WHAT IS EXPECTED: From the line that holds "Taking pixel 152" to the last line of the data, copy everything exactly; leave out all the rest.

[Stored data entries]
****************

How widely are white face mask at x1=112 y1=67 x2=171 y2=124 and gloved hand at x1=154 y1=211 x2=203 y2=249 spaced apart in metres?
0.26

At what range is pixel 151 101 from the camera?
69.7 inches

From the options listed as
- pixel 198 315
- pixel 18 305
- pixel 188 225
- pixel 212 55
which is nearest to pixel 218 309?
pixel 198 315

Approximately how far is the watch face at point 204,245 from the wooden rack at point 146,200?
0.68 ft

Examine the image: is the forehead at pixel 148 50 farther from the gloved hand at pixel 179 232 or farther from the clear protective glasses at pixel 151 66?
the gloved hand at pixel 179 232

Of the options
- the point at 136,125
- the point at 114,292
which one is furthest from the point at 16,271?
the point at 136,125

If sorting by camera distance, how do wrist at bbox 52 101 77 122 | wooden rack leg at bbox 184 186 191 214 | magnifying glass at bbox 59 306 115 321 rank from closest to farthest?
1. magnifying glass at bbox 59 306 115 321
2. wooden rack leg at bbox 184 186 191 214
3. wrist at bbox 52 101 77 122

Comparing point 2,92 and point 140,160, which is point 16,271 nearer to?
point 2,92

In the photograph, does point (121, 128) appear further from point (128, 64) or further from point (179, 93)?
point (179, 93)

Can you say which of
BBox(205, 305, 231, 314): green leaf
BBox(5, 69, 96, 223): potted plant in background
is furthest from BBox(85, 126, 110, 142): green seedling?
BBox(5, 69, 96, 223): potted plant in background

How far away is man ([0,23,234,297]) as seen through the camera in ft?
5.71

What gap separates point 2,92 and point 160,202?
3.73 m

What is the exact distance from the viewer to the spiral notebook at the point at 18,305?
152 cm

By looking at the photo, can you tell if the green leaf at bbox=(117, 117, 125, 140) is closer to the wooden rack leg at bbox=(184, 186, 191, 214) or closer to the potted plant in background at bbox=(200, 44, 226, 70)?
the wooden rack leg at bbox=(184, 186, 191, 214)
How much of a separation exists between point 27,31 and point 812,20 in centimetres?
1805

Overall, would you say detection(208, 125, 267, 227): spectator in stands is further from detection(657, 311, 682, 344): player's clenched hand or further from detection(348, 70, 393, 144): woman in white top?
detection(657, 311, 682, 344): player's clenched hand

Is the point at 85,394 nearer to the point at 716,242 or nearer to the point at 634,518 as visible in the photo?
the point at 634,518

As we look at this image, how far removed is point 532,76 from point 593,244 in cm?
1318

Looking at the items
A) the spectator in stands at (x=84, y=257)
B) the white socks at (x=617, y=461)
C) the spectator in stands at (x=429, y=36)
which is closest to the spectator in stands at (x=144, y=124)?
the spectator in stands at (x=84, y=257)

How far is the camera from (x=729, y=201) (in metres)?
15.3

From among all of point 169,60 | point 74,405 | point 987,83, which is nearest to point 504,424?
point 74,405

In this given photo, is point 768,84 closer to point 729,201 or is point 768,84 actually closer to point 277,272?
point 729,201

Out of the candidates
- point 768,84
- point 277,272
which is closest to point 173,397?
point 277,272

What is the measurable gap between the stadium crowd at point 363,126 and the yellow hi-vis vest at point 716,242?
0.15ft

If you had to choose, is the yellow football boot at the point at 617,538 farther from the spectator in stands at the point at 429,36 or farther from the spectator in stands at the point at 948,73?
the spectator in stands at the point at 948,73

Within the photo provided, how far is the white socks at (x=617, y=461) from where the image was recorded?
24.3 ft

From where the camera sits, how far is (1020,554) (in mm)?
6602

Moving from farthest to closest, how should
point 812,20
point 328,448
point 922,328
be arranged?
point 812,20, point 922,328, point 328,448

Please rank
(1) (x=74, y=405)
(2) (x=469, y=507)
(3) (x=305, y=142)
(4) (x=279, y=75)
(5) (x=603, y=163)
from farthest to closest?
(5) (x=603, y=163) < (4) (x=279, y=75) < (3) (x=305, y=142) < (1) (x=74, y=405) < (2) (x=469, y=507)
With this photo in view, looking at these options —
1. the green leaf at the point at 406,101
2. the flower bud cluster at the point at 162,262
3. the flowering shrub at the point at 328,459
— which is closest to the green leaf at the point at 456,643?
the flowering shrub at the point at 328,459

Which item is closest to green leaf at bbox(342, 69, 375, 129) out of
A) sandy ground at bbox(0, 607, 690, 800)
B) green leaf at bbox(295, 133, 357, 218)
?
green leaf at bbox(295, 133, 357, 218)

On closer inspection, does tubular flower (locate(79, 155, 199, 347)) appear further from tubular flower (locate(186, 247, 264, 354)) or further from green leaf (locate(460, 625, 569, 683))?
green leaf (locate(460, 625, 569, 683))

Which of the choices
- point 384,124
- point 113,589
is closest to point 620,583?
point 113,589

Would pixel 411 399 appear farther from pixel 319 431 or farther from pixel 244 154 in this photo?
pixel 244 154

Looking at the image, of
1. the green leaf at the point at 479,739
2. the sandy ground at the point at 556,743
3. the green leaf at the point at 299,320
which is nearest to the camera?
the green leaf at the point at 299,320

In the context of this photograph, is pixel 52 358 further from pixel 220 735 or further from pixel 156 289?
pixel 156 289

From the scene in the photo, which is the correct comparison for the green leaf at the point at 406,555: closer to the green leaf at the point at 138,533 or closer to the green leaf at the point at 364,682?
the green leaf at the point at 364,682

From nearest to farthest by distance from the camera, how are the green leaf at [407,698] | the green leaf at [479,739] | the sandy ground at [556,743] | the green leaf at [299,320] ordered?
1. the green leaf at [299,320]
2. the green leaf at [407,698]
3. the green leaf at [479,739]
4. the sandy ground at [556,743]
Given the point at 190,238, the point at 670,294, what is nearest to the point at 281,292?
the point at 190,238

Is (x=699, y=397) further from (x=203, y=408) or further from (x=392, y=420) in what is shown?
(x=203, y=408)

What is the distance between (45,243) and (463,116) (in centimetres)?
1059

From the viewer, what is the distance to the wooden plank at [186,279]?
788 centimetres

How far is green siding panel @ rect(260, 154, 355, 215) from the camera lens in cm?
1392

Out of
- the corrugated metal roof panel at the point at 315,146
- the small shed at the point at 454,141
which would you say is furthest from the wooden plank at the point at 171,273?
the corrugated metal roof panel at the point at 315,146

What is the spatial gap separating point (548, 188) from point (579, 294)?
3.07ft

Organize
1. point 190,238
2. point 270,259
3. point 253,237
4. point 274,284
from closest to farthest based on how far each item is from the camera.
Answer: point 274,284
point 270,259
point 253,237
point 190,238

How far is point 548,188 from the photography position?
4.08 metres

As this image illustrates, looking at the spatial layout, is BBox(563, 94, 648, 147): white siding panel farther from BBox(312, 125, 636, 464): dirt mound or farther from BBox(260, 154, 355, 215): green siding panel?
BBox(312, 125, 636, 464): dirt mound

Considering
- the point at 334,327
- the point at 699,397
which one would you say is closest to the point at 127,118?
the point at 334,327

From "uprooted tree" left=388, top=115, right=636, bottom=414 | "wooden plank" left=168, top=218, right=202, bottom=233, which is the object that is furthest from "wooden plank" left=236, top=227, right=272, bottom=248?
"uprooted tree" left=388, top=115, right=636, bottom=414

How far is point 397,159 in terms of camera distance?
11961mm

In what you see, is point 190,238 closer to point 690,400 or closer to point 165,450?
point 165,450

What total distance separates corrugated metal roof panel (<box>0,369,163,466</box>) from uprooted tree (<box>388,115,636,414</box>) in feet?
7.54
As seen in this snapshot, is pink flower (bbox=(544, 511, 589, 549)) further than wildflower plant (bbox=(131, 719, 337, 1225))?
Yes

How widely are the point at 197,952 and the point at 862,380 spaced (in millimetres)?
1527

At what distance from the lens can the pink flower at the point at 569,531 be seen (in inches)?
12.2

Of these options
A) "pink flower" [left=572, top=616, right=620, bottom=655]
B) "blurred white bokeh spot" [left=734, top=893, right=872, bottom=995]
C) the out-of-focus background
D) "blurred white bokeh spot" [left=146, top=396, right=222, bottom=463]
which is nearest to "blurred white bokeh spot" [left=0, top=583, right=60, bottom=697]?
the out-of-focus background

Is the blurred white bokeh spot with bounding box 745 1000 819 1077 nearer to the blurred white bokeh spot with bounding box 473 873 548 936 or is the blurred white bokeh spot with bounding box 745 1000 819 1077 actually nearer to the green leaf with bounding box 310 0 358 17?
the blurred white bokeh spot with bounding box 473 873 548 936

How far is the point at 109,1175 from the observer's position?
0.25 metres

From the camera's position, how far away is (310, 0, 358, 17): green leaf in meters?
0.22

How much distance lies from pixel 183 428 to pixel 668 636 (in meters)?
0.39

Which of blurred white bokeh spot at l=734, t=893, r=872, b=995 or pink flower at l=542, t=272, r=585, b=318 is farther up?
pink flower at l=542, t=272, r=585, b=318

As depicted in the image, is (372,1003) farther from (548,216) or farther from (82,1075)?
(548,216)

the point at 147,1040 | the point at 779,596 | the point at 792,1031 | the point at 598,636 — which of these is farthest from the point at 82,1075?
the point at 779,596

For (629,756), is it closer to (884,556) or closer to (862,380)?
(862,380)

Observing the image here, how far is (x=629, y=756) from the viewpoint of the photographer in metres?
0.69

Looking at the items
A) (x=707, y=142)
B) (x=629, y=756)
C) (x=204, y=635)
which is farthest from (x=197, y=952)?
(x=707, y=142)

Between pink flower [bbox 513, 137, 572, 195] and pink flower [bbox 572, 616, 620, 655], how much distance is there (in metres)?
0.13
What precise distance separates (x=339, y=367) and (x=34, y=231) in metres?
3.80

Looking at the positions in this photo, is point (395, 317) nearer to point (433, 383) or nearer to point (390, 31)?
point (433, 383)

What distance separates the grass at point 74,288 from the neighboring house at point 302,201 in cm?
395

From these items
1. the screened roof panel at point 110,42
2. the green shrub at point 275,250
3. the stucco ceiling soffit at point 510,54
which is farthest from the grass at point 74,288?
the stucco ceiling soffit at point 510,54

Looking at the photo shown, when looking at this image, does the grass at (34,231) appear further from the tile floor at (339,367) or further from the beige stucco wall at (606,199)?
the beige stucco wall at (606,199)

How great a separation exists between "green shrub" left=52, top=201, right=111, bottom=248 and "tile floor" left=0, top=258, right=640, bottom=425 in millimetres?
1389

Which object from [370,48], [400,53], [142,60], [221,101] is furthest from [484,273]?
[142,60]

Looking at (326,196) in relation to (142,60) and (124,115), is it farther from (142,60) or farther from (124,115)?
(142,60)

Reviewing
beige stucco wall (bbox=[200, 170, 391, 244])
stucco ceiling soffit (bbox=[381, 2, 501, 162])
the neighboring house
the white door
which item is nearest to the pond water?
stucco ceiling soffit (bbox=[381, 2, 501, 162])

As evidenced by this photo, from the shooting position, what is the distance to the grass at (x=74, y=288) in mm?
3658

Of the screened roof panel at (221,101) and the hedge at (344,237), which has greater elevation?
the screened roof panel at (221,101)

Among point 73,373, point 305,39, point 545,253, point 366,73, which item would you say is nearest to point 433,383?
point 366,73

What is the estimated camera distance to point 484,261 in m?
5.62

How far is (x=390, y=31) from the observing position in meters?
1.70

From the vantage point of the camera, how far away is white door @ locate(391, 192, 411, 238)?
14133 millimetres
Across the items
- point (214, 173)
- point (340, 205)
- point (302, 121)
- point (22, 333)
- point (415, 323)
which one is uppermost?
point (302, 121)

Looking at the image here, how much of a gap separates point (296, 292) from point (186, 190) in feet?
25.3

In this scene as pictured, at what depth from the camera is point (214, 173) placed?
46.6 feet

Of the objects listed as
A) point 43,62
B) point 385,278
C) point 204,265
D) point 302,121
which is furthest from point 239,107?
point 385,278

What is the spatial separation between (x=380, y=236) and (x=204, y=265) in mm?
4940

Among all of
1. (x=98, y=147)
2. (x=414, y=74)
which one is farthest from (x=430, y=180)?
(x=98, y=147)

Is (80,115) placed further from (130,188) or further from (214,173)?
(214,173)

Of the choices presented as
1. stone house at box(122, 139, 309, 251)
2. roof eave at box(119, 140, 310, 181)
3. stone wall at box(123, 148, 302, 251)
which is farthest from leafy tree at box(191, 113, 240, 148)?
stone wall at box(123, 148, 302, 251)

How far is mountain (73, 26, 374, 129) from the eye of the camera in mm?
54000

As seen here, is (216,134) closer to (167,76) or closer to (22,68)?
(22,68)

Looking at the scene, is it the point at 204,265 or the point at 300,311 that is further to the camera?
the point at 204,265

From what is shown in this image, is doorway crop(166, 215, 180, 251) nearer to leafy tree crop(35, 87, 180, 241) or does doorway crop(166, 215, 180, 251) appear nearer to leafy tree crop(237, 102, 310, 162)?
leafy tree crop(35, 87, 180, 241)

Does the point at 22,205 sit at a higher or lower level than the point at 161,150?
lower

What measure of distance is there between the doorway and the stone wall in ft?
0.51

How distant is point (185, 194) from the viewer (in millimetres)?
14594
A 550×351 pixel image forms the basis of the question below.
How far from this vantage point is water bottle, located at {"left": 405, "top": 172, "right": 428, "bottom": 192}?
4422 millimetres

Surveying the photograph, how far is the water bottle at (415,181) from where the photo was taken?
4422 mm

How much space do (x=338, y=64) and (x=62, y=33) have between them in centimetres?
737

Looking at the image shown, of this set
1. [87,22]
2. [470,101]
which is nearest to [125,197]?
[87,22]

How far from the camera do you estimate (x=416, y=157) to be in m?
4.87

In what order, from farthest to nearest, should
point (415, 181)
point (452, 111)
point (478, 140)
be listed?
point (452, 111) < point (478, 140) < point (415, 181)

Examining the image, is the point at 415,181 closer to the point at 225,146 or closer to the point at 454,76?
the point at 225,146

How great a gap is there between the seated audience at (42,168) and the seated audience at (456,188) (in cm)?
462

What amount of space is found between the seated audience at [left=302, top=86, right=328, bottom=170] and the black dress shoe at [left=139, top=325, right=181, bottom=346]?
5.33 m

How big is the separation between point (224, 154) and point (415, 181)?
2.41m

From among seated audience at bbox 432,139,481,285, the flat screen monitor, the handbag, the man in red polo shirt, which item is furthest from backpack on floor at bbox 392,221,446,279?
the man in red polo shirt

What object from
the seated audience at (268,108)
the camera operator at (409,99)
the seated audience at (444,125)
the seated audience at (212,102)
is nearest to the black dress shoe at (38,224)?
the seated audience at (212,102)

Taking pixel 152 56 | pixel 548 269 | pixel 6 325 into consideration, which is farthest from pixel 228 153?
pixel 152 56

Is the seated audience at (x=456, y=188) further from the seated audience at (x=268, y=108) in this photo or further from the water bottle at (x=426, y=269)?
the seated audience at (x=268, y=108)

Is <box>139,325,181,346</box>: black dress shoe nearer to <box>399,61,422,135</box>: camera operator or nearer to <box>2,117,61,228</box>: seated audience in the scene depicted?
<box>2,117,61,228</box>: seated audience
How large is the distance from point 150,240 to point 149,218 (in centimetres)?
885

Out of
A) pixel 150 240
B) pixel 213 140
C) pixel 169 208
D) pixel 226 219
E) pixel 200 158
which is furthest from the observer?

****************

REPLY:
Taking pixel 152 56 | pixel 548 269 | pixel 6 325 into consideration, which is farthest from pixel 228 153?
pixel 152 56

Is the seated audience at (x=456, y=188) further from the seated audience at (x=268, y=108) in this photo or further from the water bottle at (x=426, y=269)?
the seated audience at (x=268, y=108)

Is <box>139,325,181,346</box>: black dress shoe nearer to <box>399,61,422,135</box>: camera operator or nearer to <box>2,117,61,228</box>: seated audience in the scene depicted?
<box>2,117,61,228</box>: seated audience
How large is the distance from point 150,240 to point 149,218 (in centimetres)?
885

Out of
A) pixel 150 240
B) pixel 213 140
C) pixel 169 208
D) pixel 226 219
E) pixel 200 158
which is furthest from the observer?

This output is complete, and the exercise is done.